Once you have done this, you will be able to use the "Word" namespace in your project.

To test it, make a sample webpage, perhaps called test.aspx, and put a FileUpload, a Button and a Label on it. The FileUpload component is used to upload the file; the Button is clicked to make the process start, and the Label is used to display a success message.

The complete code for the upload routine is here:

protected void Button1_Click(object sender, EventArgs e)
{
if (FileUpload1.HasFile)
{
// When we click Button1, the file we specify is uploaded to a temporary
// folder, then converted into an html document...
string folder_to_save_in = @"c:\temp\documents\";
string filePath = folder_to_save_in + FileUpload1.FileName;
// This bit does the actual file upload:
FileUpload1.SaveAs(filePath);

// Here we set up a WOrd Application...
Word.ApplicationClass wordApplication = new Word.ApplicationClass();

// Opening a Word doc requires many parameters, but we leave most of them blank...
object o_nullobject = System.Reflection.Missing.Value;
object o_filePath = filePath;
Word.Document doc = wordApplication.Documents.Open(ref o_filePath,
ref o_nullobject, ref o_nullobject, ref o_nullobject, ref o_nullobject, ref o_nullobject,
ref o_nullobject, ref o_nullobject, ref o_nullobject, ref o_nullobject, ref o_nullobject,
ref o_nullobject, ref o_nullobject, ref o_nullobject, ref o_nullobject, ref o_nullobject);

// Here we save it in html format...
// This assumes it was called "something.doc"
string newfilename = folder_to_save_in + FileUpload1.FileName.Replace(".doc", ".html");
object o_newfilename = newfilename;
object o_format = Word.WdSaveFormat.wdFormatHTML;
object o_encoding = Microsoft.Office.Core.MsoEncoding.msoEncodingUTF8;
object o_endings = Word.WdLineEndingType.wdCRLF;
// Once again, we leave many of the parameters blank.
// See http://msdn.microsoft.com/library/default.asp?url=/library/en-us/vbawd11/html/womthSaveAs1_HV05213080.asp
// for full list of parameters.
wordApplication.ActiveDocument.SaveAs(ref o_newfilename, ref o_format, ref o_nullobject,
ref o_nullobject, ref o_nullobject, ref o_nullobject, ref o_nullobject, ref o_nullobject, ref o_nullobject,
ref o_nullobject, ref o_nullobject, ref o_encoding, ref o_nullobject,
ref o_nullobject, ref o_endings, ref o_nullobject);

// Report success...
Label1.Text = "Uploaded successfully!";
// Finally, close original...
doc.Close(ref o_nullobject, ref o_nullobject, ref o_nullobject);
}
}

And that is it really.

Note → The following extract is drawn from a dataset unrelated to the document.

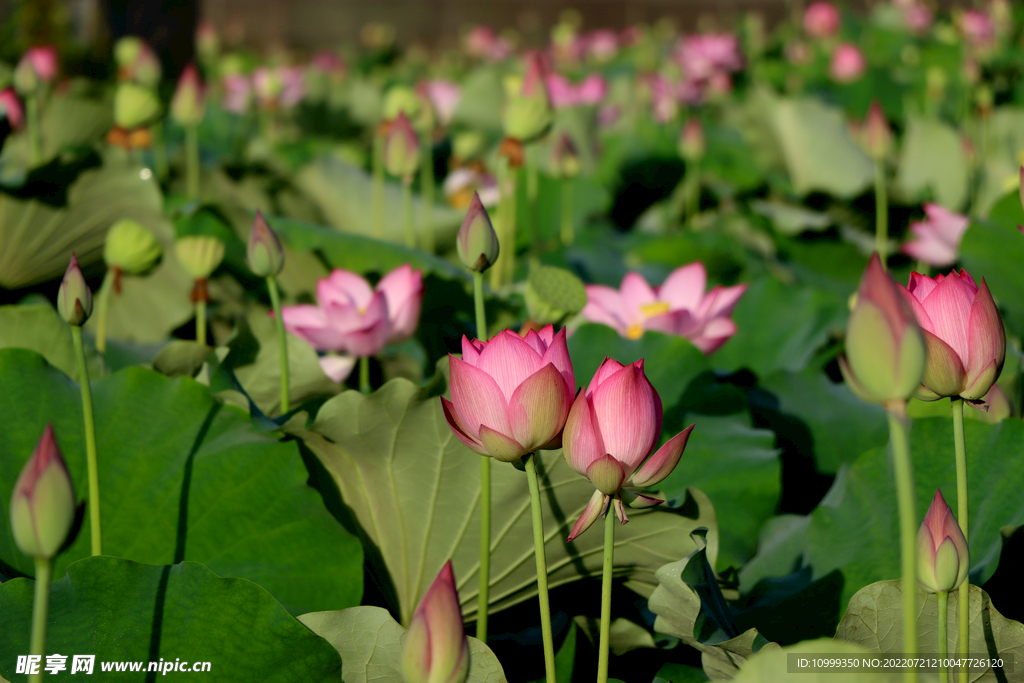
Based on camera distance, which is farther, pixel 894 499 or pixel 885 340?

When you browse to a file and click the upload button, the file is uploaded to your server and stored in the temp folder. Then, this doc file is opened, and a SaveAs performed. This saves the new .html file in the same temp folder, with the associated image files in a subfolder with the same name as the .html file, but with _files appended to its name.